## WHAT THE TASK REQUIRES
Copy out every line below word for word, with no changes.

## DATASET ROWS
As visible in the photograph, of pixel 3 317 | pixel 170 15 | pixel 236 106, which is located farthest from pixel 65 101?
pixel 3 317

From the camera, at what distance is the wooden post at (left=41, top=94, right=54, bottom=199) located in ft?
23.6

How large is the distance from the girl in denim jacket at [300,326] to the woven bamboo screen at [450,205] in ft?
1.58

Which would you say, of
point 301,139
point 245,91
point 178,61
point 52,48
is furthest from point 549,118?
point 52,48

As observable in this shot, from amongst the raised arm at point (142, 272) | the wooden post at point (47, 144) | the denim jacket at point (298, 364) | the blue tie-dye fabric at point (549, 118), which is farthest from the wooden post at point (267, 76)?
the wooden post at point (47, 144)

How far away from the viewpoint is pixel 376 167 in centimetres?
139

## RESULT OF THE EXERCISE
As visible in the photograph, of pixel 3 317 | pixel 170 15 | pixel 236 106, which is located farthest from pixel 65 101?
pixel 3 317

From the camera, at what distance is the wooden post at (left=41, top=94, right=54, bottom=199) located in ft?
23.6

How large is the distance from the girl in denim jacket at [300,326] to the woven bamboo screen at [450,205] in ft?
1.58

Which would you say, of
point 301,139
point 245,91
point 178,61
point 52,48
is furthest from point 549,118?
point 52,48

As observable in this shot, from amongst the raised arm at point (142, 272) | the wooden post at point (47, 144) | the denim jacket at point (298, 364) | the blue tie-dye fabric at point (549, 118), which is farthest from the wooden post at point (267, 76)?
the wooden post at point (47, 144)

How far away from the viewpoint is pixel 376 167 in centimetres?
139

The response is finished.